==== Supplied passage
Sounds like a heroic amount of work. As a rule of thumb, if you had a choice, you would only want one air cavity in a wall or ceiling. Two or more air cavities will each have resonance that will reduce isolation. The Significance of Air Cavity Depth & the Triple Leaf Effect | Soundproofing Company

----------


## Moondog55

Just read thru it; not as effective as staggered stud walls; but most of these need to be designed from the ground up.

----------


## Ted White

Read through what, the linked article or this thread?

----------


## Moondog55

I read both the linked thread and this article.
It is an interesting subject; even if we will never have the spare funds to build our own home theater' some of the techniques are applicable to cutting down exterior noise when building from scratch.

----------


## Ted White

I really think the topic is interesting. Especially interesting.for people that understand construction, I find.

----------


## Moondog55

I think the staggered stud construction would be worthwhile using as the exterior walls when building our next home, the extra 50mm of thickness allows a lot of extra insulation, the downside is the extra cost of the 150mm top and bottom plates and 50% more studs and of course 50% more Rockwool

----------


## Ted White

Here in the states anyway, we can spread the studs from 16" to 24" to save on studs.
========
==== Supplied material
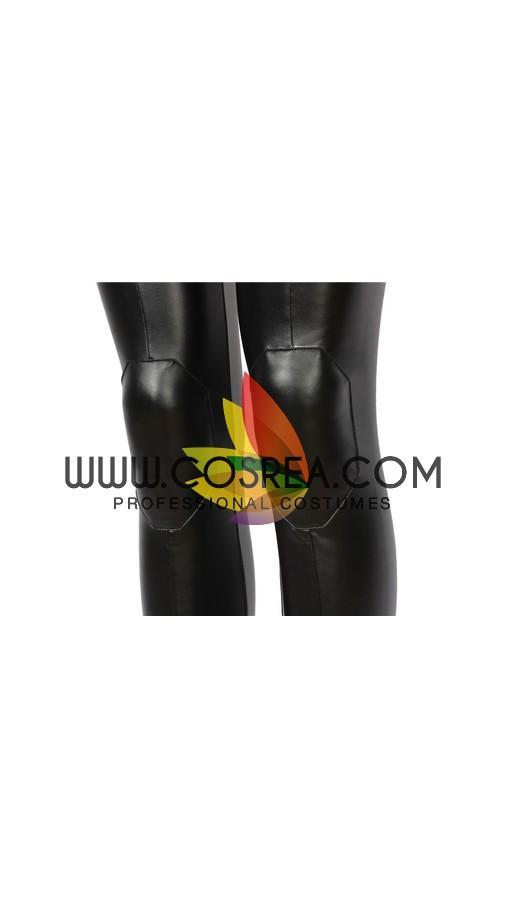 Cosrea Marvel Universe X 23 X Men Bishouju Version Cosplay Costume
========
==== Supplied material
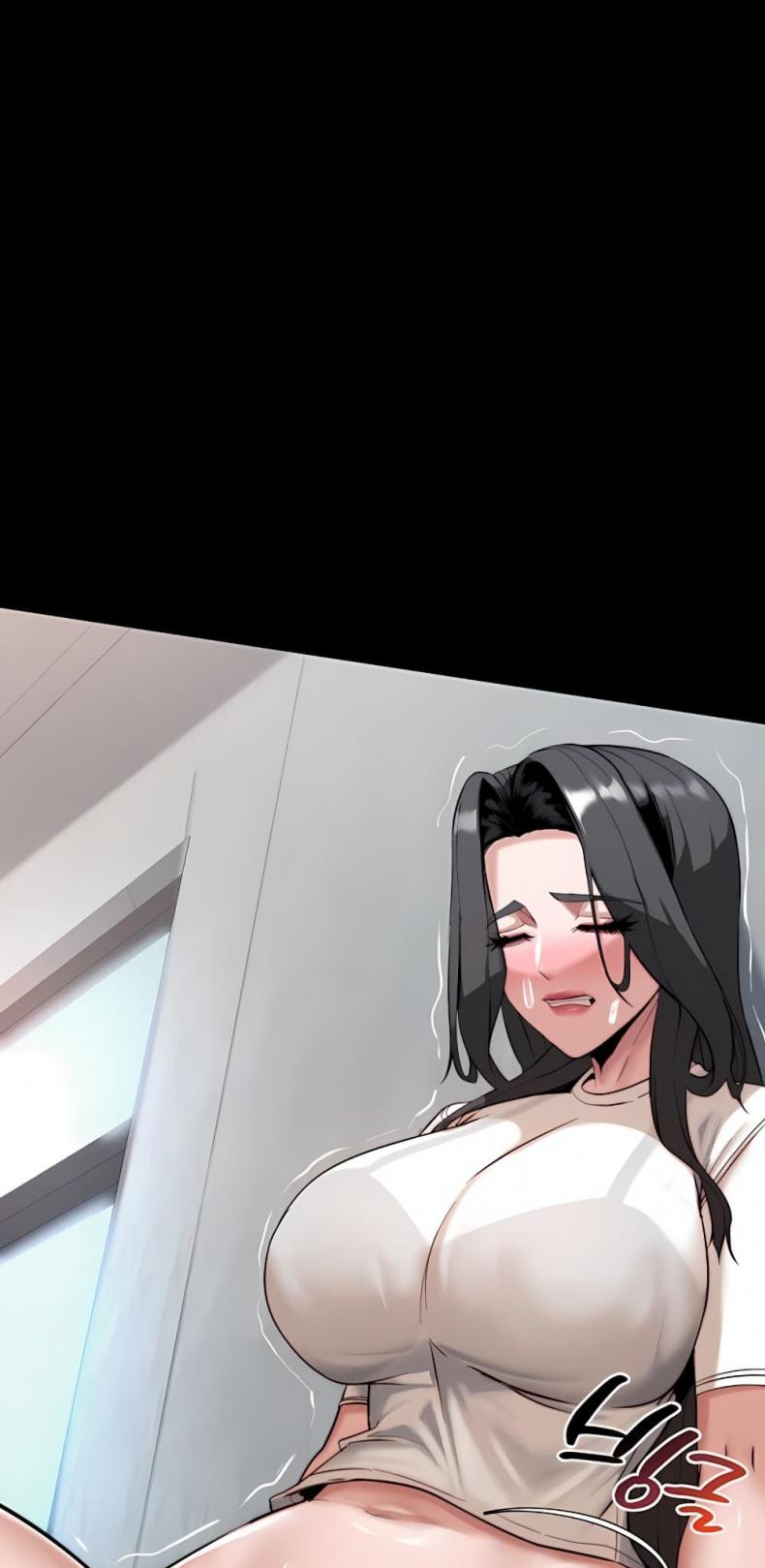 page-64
========
==== Supplied material
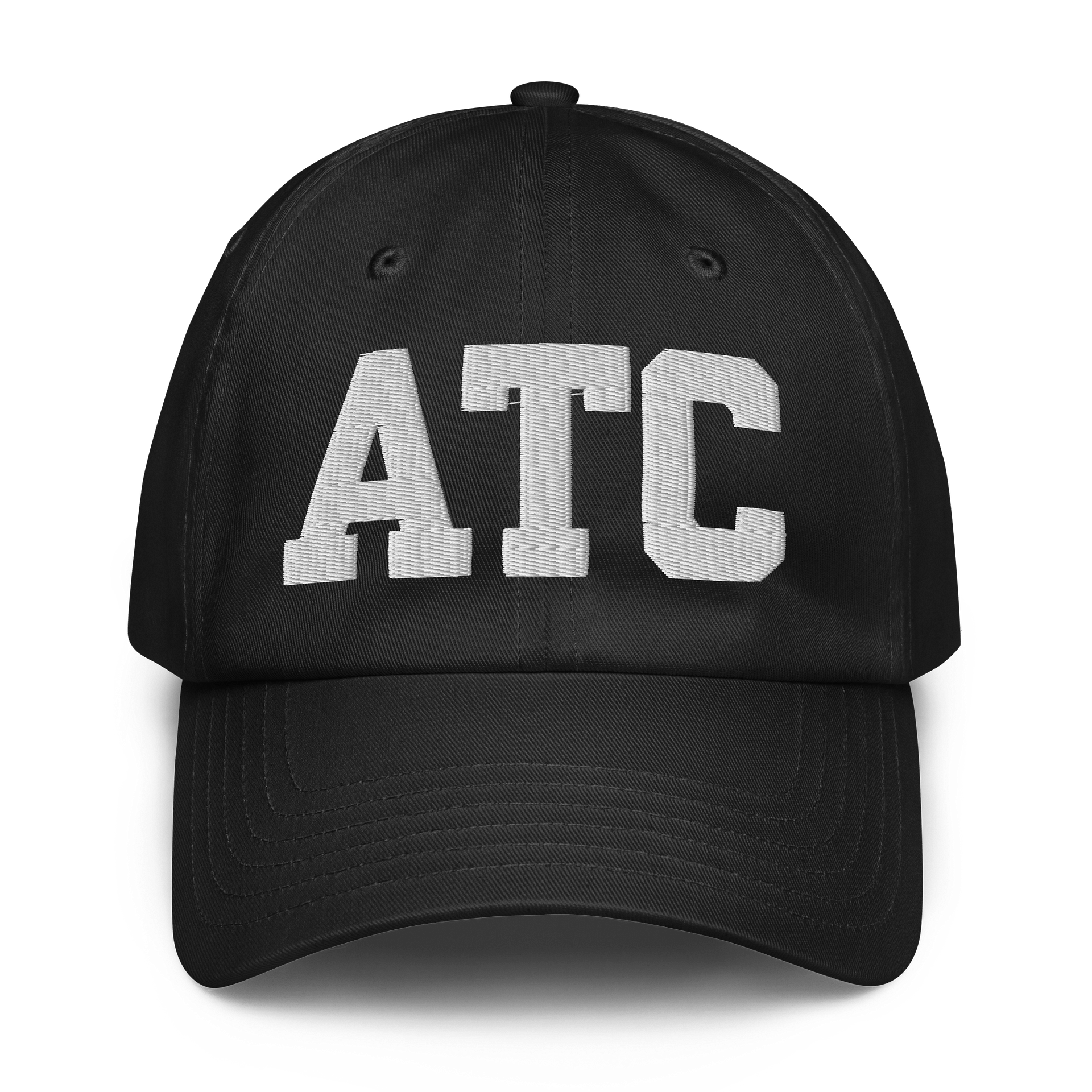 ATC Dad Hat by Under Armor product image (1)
========
--- What this exercise asks ---
A – Summarize the soundproofing thread in three sentences.
B – Continue the soundproofing thread from its last post.
The items have nothing to do with the soundproofing thread.

--- Answers to each task ---
A – The thread opens with the advice that a wall or ceiling should ideally have only one air cavity, because each additional cavity has a resonance that reduces isolation. Moondog55 finds the subject interesting and notes that some of the techniques can help cut exterior noise when building from scratch. Moondog55 considers staggered stud construction for the exterior walls of a next home, since the extra 50mm of thickness allows more insulation despite the cost of 150mm plates, 50% more studs and 50% more Rockwool, and Ted White replies that in the States studs can be spread from 16" to 24" to save on studs.

B –
Also, you would want to consider the notion of leaving the insulation the same as in a common single stud wall, unless needed for thermal reasons. Adding more would be a very poor acoustic return on investment.  
R13 fiberglass or rockwool. Installed vertically, not horizontally (woven). Weaving can pinch the insulation and you can measure the conduction that this pinch allows.

----------


## Moondog55

Ted you must measure R value differently in the USA, here R13 would be about 500mm thick. 
I don't think our building regs have come to terms with staggered stud construction yet, I asked my builder cousin and he had never heard of it

----------


## Ted White

Wow! I guess so.... Here R13 is 90mm

----------


## Moondog55

Decimal point then, R1.3 in OZ is 90mm.

----------


## Ted White

That's a nice tidbit to know, Moon. Thank you for that.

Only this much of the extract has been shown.